Might as well just enjoy the show, I thought and leaned back on my seat, watching the battle unfold.
* * *
Chayot was fighting surprisingly smart, considering how angry her every move felt. She obviously had the upper hand when it came to ranged combat, while Necrophobe’s claws turned out to be capable of slicing through concrete. The flying patchwork slug seemed to rely mostly on its bulk for charging into opponents, or throwing them around with her air streams, both of which were quite ineffective against the young heroine, who easily evaded her attacks.
Since the other participating metahumans were quite tied up with each other, or seemed too weak to be of importance in that particular fight, the fight ended consisting mostly of the participants dodging like crazy while trying to hit their enemies.
For a minute or so, it seemed like a stalemate, but then one of the other heroes got a lucky shot and knocked the slug’s charge aside, making her slam into this Necrophobe.
Showing a refreshing amount of pragmatism for the average young hero (again, by my apparently outdated experience), Chayot capitalized on this to blast both of them back, then keep up the assault to try and slam them into the building behind them.
If I were this Necrophobe, then I’d…
He used the cover that the slug’s superior bulk provided to slip through a window into the building as the slug slammed into it, then he suddenly burst out of another window further down, charging Chayot at an angle, so that if she missed him, she would hit some of those idiotic bystanders.
Well, not quite what I would have done.
Unfortunately, it did prove effective, but not in the way he or I probably expected – Chayot did take the shot, after angling herself so it would just barely miss any bystanders in case of a miss, and it did miss, but her distraction allowed the patchwork slug to slam into her.
Odd, how unimportant this seems. The monkey was clamoring for a chance to join the fray, to crush and kill, but I wasn’t even all that interested in watching, beyond a general… actually, I had no idea why I was still watching this fight.
It just seemed so alien, twice over. So much more brutal, and yet so much more… harmless. Necrophobe at least was trying to kill his enemy (unless Chayot had a serious healing factor), Chayot was tearing up the scenery, the other heroes and villains were also barely pulling any punches, and everyone seemed so angry.
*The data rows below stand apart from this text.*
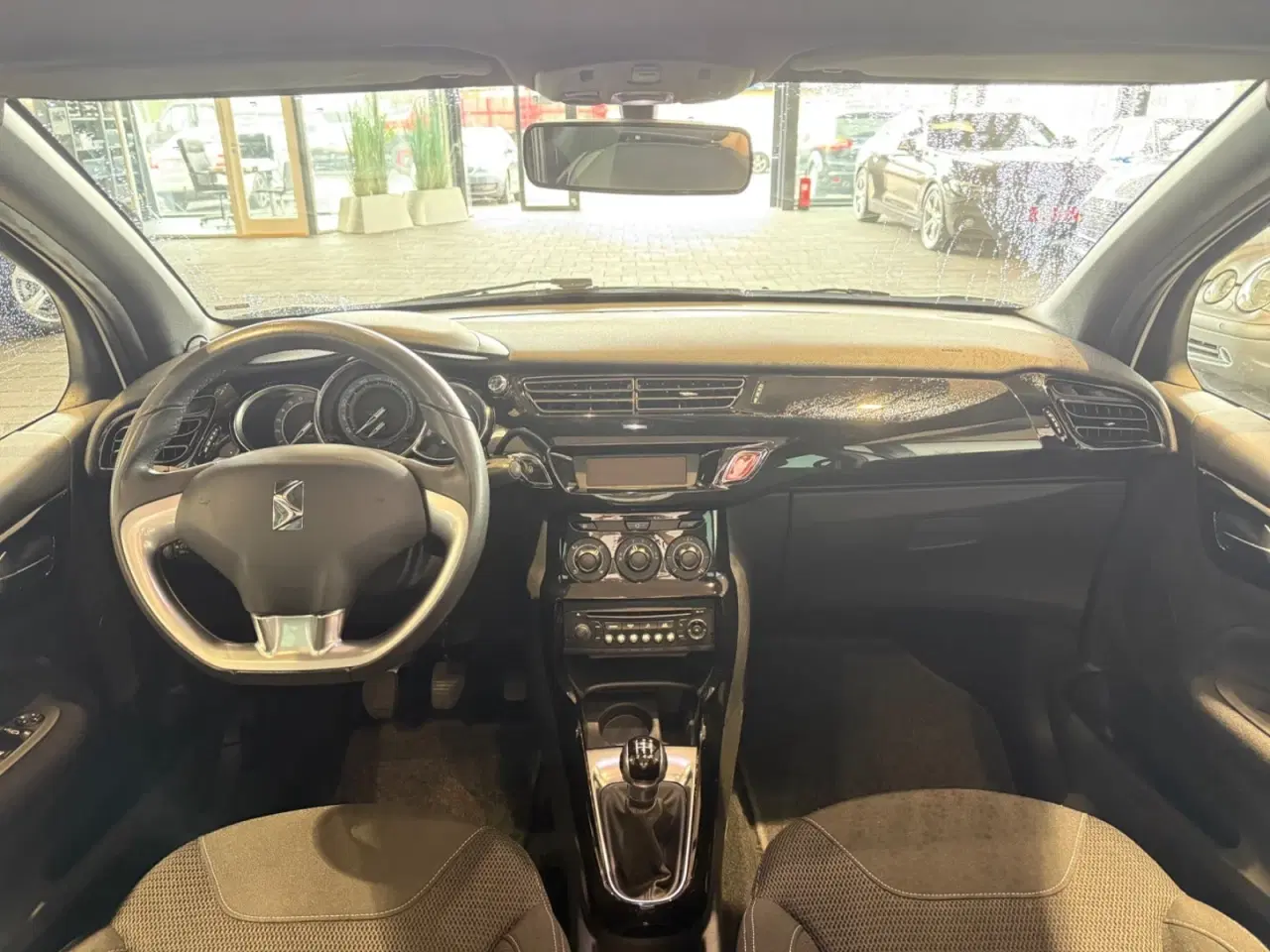 Billede 5 - Citroën DS3 1,2 PureTech 82 Design Cabrio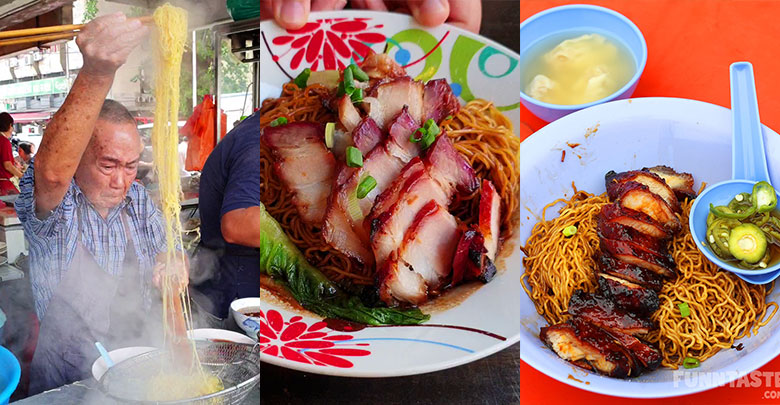 10 Mouth Watering Wantan Mee You Need To Try In Kl Pj 2020 Updates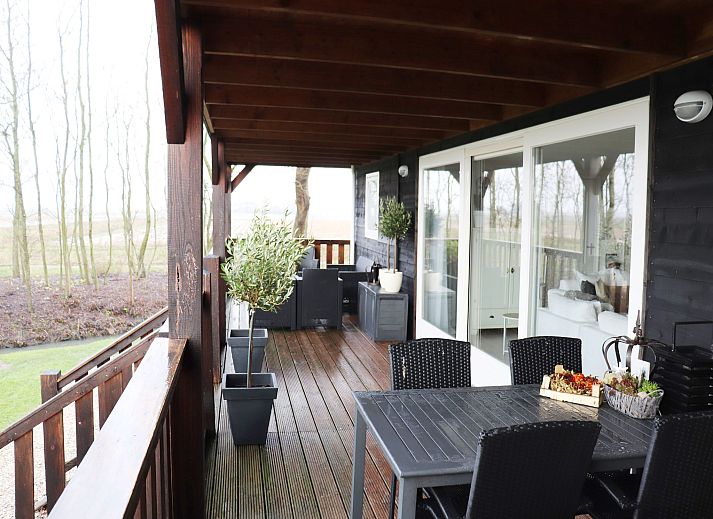 Guest house 2611412 - Chalet Het Friese platteland - Wol Thus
I could still remember me and my pals from back in the day running over the rooftops in search for our next big adventure (or just the next fight). And when we found it, we had our fun – yeah, we fought to win, but there were rarely any hard feelings involved afterwards. Heck, a few times we even invited the losers (or were invited by the winners) to drinks and had a blast afterwards that topped the actual battle.
Sure, even back then, those nights were an exception, but something told me that none of these capes would ever willingly go clubbing with each other.
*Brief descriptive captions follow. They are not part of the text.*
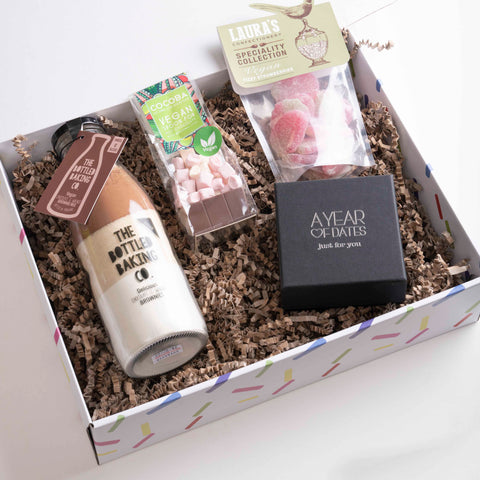 Picture of Year of You box - perfect baking gift 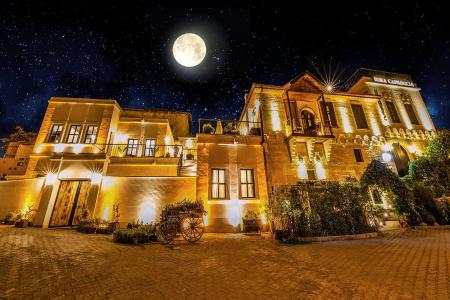 Отель Mira Cappadocia Hotel в Каппадокия - Турция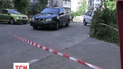 В Запорожье неизвестный открыл огонь во дворе многоэтажки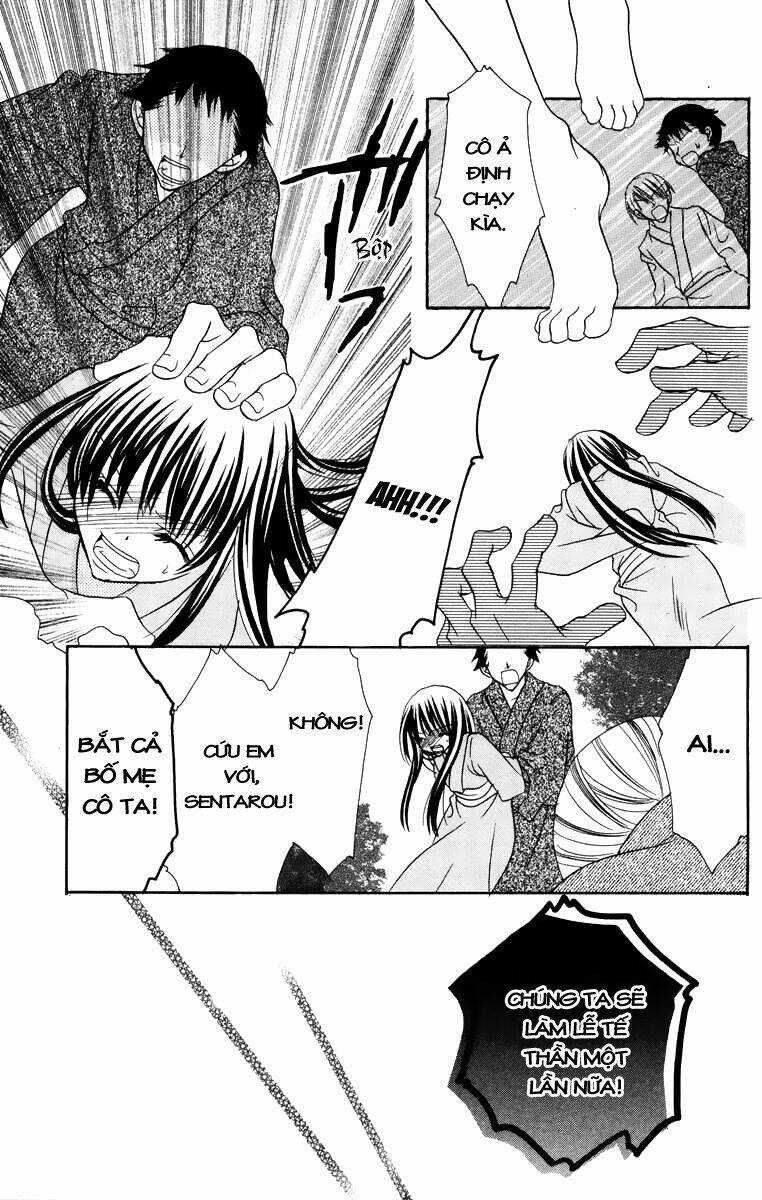 Jigoku Shoujo-Cô Gái Đến Từ Địa Ngục Chapter 13.1 trang 26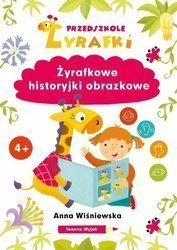 Przedszkole Żyrafki. Żyrafkowe historyjki..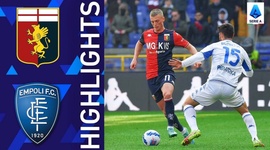 Serie A: Genoa 0 - 0 Empoli (2021-2022)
This reminds me, I need to look up the old gang, see who’s still around. And if they want me back.
I was startled out of my reminiscing by a loud crash.
The patchwork slug had knocked Chayot down to the street, smashing the young girl with an air blast that drove her into the asphalt – though it looked like that faux-angel on her back absorbed the brunt of the attack. Necrophobe was charging towards her, his claws outstretched.
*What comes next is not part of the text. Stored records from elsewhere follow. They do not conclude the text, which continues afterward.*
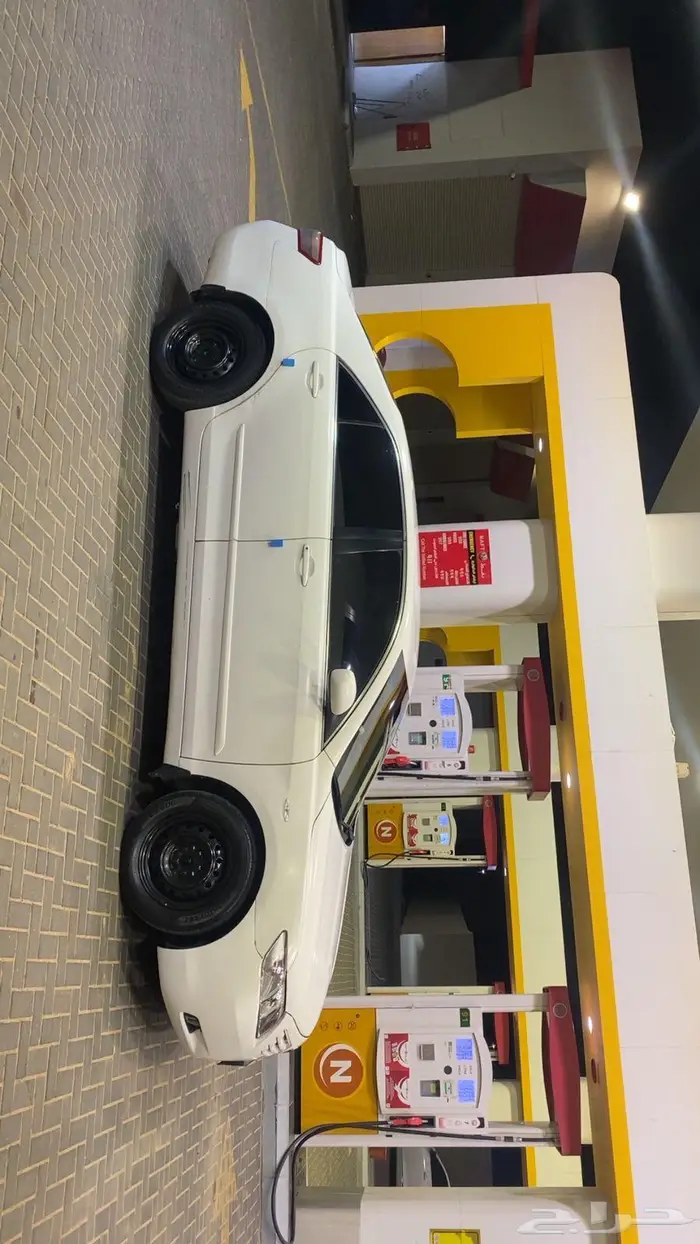 كامري 2008 الموقع ( ظلم ) 7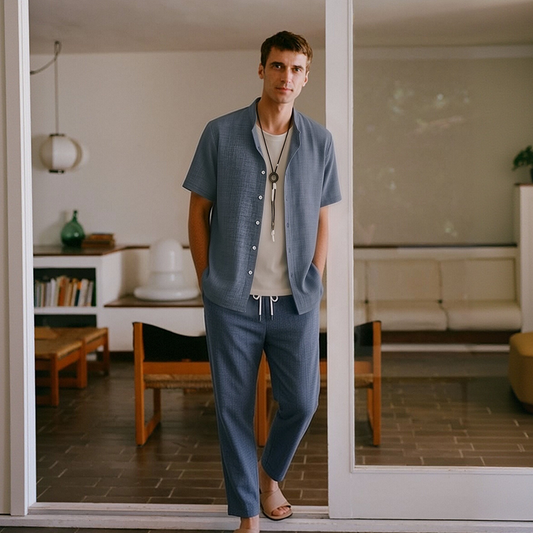 Men's Lightweight Casual Outfit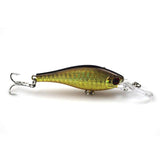 WALK FISH 3D Eye Wobbler Fishing Lure 9cm 6.8g Japan Swimbait pesca Crazy Wobble crankbait Swimming Bait Fishing Tackle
He was almost upon her when I slammed my car into him, throwing him across the street and against a wall. He couldn’t have weighed much, because he left barely a dent, as far as I could see (though this particular little box on wheels was quite sturdy to begin with).
I’m such an idiot.
I put my foot down on the gas like it was made of lead. The car bucked, then drove right into the pseudo-undead (not a projection or the result of a power – the monkey could smell him, and his power was his own) and slammed him through the wall and into a supermarket.
Ducking to the side, I evaded a stabbing quintet of claws, simultaneously kicking down on the gas again to drive through the building and pin the asshole against the opposite wall.
What the sweet heavens above am I thinking?!